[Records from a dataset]
* begin *

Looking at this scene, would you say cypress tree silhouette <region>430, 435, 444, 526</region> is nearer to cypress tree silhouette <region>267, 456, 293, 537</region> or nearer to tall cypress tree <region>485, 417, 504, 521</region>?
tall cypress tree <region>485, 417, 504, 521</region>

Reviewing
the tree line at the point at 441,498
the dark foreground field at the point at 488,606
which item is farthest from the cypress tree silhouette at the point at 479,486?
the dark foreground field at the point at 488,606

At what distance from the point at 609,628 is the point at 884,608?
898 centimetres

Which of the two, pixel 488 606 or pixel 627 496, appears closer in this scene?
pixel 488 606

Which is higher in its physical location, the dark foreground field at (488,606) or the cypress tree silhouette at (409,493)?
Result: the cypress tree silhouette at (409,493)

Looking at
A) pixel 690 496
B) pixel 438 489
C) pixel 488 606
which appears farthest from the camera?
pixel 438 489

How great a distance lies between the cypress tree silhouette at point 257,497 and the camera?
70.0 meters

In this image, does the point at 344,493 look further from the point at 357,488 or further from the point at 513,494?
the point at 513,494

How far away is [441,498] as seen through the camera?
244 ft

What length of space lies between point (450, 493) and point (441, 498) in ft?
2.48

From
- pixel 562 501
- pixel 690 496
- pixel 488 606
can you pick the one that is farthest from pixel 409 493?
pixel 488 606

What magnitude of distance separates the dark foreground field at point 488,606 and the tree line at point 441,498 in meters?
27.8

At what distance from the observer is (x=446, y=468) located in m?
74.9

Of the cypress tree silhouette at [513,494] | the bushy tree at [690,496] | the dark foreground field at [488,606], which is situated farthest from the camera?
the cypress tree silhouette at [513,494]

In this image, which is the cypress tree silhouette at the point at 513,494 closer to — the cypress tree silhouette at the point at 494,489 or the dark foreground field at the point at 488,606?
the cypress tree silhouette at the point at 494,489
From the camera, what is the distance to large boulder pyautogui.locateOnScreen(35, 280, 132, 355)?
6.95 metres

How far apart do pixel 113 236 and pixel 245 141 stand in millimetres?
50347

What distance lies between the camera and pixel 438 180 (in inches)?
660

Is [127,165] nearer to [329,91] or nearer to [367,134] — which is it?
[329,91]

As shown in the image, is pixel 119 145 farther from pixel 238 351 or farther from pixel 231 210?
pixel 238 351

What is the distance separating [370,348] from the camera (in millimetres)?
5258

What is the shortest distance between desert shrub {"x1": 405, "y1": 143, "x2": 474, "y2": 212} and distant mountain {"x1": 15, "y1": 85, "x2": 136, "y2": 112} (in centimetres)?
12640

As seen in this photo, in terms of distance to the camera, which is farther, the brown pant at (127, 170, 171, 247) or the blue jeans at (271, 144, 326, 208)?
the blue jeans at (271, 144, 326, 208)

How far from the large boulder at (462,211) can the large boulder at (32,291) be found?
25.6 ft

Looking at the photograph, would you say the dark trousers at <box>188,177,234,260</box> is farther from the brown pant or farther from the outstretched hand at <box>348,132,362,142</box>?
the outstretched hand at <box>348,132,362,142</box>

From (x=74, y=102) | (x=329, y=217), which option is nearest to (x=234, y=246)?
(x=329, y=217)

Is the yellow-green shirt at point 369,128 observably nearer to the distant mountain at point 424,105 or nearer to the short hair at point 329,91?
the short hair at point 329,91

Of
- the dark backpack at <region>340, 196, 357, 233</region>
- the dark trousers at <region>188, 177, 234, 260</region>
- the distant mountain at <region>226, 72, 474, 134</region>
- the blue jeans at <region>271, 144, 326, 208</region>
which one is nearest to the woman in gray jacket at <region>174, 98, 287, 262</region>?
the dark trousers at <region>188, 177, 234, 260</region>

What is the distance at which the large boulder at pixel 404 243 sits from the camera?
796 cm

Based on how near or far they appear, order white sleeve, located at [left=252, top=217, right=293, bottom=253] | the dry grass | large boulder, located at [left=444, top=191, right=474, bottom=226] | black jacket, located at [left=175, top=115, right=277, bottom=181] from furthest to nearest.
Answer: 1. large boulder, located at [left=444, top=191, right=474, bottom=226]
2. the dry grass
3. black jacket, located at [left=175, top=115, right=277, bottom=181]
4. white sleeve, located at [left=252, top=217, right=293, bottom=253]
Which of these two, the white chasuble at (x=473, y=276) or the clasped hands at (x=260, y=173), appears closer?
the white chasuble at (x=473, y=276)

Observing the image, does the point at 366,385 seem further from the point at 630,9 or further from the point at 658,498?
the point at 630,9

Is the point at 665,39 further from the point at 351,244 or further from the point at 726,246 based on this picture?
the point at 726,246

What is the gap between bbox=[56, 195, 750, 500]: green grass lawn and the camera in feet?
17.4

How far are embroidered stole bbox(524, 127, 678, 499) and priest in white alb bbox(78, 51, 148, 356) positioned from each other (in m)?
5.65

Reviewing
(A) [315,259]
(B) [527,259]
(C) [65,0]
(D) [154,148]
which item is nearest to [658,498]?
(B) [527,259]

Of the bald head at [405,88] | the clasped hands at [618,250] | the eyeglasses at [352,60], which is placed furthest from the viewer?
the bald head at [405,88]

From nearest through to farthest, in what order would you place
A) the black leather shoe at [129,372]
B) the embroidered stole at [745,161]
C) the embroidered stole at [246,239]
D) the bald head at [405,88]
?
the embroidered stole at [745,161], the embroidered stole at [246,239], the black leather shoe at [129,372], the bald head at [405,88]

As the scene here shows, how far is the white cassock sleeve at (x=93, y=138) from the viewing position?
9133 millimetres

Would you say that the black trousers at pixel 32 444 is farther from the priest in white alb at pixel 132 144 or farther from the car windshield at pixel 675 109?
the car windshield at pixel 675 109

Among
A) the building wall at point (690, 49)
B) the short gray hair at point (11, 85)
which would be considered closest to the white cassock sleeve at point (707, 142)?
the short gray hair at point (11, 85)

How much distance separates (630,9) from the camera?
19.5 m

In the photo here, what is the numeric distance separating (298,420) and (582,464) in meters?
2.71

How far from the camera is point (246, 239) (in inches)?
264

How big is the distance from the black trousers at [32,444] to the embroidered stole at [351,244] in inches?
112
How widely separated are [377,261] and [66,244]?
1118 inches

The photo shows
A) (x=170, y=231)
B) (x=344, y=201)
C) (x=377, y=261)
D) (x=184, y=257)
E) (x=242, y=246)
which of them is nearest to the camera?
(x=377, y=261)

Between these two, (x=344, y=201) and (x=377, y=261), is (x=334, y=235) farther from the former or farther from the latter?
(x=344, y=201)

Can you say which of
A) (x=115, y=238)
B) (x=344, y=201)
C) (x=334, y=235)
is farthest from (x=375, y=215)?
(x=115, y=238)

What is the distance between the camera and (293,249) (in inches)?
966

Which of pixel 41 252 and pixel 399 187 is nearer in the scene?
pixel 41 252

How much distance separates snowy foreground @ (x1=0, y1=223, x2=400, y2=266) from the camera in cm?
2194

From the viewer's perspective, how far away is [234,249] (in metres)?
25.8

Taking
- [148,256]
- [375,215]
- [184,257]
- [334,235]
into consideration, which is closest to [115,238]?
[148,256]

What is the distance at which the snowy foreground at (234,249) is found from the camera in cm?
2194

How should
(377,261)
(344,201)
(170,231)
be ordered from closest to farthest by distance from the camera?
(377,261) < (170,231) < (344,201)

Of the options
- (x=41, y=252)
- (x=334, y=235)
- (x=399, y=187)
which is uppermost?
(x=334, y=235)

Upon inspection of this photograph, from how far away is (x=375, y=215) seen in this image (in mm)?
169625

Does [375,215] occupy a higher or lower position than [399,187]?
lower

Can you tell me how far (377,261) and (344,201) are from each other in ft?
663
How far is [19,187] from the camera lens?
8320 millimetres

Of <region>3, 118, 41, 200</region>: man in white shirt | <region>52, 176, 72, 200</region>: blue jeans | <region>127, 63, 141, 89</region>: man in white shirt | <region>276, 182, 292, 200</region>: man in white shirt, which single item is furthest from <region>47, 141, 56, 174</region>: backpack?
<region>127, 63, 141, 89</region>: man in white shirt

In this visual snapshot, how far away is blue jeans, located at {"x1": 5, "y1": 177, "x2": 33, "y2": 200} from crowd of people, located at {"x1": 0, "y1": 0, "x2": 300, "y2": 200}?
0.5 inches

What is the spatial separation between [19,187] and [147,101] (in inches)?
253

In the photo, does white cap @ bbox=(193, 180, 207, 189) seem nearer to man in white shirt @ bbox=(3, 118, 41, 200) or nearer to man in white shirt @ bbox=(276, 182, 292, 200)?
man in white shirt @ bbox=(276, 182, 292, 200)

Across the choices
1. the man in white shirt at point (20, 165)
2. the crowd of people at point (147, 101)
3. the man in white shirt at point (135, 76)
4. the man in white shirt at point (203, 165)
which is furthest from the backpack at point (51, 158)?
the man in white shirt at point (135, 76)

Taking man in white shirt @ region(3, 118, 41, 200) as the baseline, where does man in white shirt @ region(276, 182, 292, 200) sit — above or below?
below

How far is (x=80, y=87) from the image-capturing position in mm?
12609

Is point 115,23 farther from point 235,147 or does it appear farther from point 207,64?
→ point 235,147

* end *

DESCRIPTION OF THE TASK: Find the line that contains "Does [375,215] occupy". Repeat it and every line after it, exactly as written, up to and including the last line of the records above.

OUTPUT FOR THIS TASK:
Does [375,215] occupy a higher or lower position than [399,187]?
lower

Can you tell me how far (377,261) and (344,201) are from each other in ft?
663
How far is [19,187] from the camera lens?
8320 millimetres

Of <region>3, 118, 41, 200</region>: man in white shirt | <region>52, 176, 72, 200</region>: blue jeans | <region>127, 63, 141, 89</region>: man in white shirt | <region>276, 182, 292, 200</region>: man in white shirt, which single item is furthest from <region>47, 141, 56, 174</region>: backpack?
<region>127, 63, 141, 89</region>: man in white shirt

In this visual snapshot, how far away is blue jeans, located at {"x1": 5, "y1": 177, "x2": 33, "y2": 200} from crowd of people, located at {"x1": 0, "y1": 0, "x2": 300, "y2": 200}?
0.5 inches

What is the spatial separation between [19,187] and [147,101] (in inches)?
253

In the photo, does white cap @ bbox=(193, 180, 207, 189) seem nearer to man in white shirt @ bbox=(3, 118, 41, 200) or nearer to man in white shirt @ bbox=(276, 182, 292, 200)?
man in white shirt @ bbox=(276, 182, 292, 200)

Across the choices
1. the man in white shirt at point (20, 165)
2. the crowd of people at point (147, 101)
3. the man in white shirt at point (135, 76)
4. the man in white shirt at point (203, 165)
which is furthest from the backpack at point (51, 158)?
the man in white shirt at point (135, 76)

Taking man in white shirt @ region(3, 118, 41, 200) as the baseline, where does man in white shirt @ region(276, 182, 292, 200) sit — above or below?
below

How far is (x=80, y=87) from the image-capturing position in mm?
12609

Is point 115,23 farther from point 235,147 or does it appear farther from point 207,64?
→ point 235,147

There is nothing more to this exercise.